[What you need to do]
Which lines in the entries below contain the string "instances"? Extract each of those lines in full, matching case exactly.

-- begin The records --

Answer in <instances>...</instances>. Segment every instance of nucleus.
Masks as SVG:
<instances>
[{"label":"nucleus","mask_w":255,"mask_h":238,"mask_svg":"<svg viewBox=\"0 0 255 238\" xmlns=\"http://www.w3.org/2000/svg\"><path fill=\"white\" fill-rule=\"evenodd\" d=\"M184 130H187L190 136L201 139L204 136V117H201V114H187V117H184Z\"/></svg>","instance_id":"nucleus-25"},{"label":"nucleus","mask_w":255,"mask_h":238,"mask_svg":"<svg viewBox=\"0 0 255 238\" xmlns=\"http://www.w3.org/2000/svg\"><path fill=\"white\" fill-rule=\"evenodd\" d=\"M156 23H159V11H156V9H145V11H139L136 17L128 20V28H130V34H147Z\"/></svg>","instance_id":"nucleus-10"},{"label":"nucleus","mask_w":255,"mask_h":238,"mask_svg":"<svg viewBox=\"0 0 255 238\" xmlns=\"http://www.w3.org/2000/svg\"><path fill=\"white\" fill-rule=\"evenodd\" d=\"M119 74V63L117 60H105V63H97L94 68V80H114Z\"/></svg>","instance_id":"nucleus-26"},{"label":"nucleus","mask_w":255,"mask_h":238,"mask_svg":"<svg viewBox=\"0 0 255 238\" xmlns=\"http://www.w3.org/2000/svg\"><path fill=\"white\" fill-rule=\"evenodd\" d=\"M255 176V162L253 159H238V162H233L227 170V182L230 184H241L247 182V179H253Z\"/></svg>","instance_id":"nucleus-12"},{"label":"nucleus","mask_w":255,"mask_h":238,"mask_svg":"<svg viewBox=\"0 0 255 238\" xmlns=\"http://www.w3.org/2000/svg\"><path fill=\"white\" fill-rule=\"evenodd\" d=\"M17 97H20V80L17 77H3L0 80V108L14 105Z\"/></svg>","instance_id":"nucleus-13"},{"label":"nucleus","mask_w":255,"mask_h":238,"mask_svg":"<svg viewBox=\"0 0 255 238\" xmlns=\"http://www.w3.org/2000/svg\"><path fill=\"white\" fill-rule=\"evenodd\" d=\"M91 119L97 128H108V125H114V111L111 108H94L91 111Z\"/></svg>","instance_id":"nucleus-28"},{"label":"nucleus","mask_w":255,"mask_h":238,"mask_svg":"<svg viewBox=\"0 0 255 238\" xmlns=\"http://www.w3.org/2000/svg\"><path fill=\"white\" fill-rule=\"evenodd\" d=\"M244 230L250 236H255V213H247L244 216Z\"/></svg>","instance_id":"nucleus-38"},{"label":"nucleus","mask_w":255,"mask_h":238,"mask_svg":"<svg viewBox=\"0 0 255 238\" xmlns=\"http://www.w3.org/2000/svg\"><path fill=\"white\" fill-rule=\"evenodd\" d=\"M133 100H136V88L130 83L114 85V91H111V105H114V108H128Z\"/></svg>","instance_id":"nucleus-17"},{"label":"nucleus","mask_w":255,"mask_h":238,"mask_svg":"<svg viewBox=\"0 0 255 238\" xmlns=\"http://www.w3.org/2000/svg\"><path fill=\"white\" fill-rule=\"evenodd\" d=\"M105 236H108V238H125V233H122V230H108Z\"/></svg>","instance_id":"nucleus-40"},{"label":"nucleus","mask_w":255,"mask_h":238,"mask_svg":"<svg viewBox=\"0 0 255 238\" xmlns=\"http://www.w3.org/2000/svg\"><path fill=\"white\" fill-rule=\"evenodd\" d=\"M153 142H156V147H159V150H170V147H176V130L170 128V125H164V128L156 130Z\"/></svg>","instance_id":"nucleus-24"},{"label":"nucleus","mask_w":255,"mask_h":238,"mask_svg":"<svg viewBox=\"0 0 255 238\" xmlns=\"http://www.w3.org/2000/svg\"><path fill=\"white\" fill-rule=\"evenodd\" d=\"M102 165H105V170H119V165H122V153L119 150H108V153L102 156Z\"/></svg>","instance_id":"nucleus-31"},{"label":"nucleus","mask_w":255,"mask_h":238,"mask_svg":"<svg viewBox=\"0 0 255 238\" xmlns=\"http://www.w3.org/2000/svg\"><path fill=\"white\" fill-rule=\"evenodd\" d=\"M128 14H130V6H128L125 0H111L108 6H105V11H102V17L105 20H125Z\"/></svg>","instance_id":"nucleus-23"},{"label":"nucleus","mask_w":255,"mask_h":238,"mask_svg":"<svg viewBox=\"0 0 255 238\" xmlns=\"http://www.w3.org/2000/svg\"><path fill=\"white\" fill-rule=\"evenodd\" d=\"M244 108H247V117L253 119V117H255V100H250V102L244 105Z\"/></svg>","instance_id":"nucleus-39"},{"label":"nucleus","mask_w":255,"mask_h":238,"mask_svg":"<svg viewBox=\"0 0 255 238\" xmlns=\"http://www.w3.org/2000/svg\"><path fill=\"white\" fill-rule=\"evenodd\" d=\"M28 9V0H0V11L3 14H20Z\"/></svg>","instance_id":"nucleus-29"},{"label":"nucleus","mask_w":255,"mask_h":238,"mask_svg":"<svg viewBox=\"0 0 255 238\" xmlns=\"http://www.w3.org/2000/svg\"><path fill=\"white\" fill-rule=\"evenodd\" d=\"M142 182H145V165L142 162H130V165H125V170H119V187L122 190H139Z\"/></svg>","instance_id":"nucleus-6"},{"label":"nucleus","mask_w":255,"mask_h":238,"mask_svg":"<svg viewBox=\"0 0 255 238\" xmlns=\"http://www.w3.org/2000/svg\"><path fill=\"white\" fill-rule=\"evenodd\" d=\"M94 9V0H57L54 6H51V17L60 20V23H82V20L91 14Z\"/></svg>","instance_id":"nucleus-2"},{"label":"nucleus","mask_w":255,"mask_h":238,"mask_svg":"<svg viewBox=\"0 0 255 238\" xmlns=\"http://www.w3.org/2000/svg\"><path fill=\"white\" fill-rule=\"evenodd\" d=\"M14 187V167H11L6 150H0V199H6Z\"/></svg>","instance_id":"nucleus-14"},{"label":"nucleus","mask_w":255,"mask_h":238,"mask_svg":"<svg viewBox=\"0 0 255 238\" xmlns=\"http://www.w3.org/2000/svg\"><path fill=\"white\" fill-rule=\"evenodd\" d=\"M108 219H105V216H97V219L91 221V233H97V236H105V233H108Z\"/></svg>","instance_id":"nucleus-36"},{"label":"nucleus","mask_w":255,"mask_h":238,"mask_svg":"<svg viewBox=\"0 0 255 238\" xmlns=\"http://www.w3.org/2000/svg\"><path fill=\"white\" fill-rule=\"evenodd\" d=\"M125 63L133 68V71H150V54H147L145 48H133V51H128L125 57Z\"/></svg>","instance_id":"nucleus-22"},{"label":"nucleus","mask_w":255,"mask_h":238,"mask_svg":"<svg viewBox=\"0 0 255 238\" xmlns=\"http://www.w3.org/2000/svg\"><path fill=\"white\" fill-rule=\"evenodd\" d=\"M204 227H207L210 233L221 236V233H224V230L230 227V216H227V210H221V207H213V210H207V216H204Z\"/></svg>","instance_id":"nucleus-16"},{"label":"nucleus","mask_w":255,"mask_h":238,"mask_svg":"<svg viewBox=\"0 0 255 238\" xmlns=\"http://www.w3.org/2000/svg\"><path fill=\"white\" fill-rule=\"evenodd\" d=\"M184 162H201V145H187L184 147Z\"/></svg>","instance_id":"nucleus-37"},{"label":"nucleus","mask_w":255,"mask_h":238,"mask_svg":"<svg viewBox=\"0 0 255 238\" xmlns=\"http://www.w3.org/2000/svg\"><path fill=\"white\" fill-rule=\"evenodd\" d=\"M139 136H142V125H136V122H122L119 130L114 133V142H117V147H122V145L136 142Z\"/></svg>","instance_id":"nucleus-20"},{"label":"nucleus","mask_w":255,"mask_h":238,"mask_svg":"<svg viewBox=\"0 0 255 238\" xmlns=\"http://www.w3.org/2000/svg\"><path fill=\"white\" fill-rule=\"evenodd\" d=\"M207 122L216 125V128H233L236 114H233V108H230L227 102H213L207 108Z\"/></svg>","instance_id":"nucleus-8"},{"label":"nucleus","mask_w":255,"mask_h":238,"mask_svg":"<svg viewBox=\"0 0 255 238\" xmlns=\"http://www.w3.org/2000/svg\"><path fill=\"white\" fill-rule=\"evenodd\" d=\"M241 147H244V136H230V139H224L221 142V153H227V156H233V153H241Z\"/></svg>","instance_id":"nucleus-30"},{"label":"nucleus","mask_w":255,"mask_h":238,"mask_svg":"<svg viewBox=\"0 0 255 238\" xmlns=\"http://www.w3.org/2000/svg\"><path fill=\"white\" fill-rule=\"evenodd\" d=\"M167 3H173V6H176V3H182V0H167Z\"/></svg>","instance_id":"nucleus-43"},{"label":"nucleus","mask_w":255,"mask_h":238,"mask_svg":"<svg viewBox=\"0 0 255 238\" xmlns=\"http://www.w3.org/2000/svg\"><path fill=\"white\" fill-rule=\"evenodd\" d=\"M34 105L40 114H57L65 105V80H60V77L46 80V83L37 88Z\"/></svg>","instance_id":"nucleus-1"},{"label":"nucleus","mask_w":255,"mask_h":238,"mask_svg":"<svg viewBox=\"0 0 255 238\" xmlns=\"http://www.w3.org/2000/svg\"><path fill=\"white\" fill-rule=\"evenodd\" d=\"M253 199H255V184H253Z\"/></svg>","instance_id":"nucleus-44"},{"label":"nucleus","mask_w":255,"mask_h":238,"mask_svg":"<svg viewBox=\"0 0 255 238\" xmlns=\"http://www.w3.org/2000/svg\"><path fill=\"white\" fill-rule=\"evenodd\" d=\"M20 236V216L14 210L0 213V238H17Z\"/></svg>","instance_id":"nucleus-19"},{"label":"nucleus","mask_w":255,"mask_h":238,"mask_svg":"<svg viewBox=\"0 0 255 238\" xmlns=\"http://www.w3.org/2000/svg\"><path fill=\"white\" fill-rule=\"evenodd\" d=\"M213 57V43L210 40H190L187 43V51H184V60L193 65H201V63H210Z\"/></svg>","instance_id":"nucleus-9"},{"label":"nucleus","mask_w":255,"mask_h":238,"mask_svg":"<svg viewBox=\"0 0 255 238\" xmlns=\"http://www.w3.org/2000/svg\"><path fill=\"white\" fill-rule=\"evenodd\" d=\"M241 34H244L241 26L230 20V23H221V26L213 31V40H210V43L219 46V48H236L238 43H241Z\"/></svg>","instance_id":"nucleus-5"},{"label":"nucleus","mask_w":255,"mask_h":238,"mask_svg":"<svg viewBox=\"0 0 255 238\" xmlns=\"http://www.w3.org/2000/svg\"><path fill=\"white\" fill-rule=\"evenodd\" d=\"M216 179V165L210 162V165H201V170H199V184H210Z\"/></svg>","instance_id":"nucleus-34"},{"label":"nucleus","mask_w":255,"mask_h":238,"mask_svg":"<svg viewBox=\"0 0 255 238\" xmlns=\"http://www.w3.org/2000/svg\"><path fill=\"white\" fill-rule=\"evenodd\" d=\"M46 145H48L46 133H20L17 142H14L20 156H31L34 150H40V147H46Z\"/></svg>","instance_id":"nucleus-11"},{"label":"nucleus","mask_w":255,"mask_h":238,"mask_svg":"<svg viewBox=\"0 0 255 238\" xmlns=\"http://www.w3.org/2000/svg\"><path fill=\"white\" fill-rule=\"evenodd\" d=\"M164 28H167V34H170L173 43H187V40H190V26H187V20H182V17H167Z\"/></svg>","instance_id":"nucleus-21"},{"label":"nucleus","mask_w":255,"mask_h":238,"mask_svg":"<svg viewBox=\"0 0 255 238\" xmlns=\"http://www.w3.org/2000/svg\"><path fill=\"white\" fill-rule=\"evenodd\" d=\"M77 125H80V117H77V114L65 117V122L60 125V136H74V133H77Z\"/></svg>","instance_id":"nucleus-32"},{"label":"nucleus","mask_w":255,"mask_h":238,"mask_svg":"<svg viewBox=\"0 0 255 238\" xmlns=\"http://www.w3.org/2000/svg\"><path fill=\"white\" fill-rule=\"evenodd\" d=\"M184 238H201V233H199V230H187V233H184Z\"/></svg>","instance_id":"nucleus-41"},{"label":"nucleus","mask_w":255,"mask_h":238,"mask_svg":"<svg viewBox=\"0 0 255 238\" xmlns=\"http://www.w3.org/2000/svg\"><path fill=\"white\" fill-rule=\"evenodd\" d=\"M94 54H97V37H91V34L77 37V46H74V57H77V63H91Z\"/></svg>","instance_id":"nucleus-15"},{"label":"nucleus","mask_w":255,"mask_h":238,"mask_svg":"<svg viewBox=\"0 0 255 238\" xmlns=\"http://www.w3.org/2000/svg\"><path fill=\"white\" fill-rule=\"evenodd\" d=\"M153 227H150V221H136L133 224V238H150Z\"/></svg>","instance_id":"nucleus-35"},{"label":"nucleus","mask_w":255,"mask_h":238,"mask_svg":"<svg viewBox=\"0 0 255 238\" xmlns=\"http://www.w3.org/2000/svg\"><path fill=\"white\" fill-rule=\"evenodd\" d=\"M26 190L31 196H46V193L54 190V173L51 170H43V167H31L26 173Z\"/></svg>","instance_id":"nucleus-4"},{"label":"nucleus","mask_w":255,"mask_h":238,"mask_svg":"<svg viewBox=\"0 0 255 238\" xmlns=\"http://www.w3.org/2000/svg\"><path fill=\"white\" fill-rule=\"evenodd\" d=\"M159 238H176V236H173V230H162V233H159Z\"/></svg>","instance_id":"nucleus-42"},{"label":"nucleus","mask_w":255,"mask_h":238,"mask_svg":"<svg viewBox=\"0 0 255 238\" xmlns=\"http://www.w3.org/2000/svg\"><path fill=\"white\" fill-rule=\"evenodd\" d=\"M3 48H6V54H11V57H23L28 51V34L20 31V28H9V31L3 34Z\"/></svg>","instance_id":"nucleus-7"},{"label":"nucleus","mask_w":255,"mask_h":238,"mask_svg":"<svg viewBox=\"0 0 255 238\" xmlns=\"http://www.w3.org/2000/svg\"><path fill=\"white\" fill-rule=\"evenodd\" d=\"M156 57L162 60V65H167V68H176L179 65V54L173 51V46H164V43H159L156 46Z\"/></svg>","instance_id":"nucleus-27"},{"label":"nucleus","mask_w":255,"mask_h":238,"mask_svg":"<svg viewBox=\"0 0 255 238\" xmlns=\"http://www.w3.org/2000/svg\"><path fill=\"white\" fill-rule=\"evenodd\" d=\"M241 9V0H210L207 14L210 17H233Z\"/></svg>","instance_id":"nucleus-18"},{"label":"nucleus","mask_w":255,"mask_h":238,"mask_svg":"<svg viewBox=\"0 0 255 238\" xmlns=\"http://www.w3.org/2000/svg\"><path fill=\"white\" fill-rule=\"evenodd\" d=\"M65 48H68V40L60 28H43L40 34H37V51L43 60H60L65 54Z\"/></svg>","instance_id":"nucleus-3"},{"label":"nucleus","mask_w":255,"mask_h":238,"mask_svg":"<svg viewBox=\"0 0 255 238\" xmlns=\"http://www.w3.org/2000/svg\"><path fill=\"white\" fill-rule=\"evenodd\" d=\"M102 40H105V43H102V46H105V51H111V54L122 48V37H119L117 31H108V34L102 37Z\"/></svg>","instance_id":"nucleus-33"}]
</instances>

-- end The records --

[Written response]
Answer in <instances>...</instances>. Segment every instance of nucleus.
<instances>
</instances>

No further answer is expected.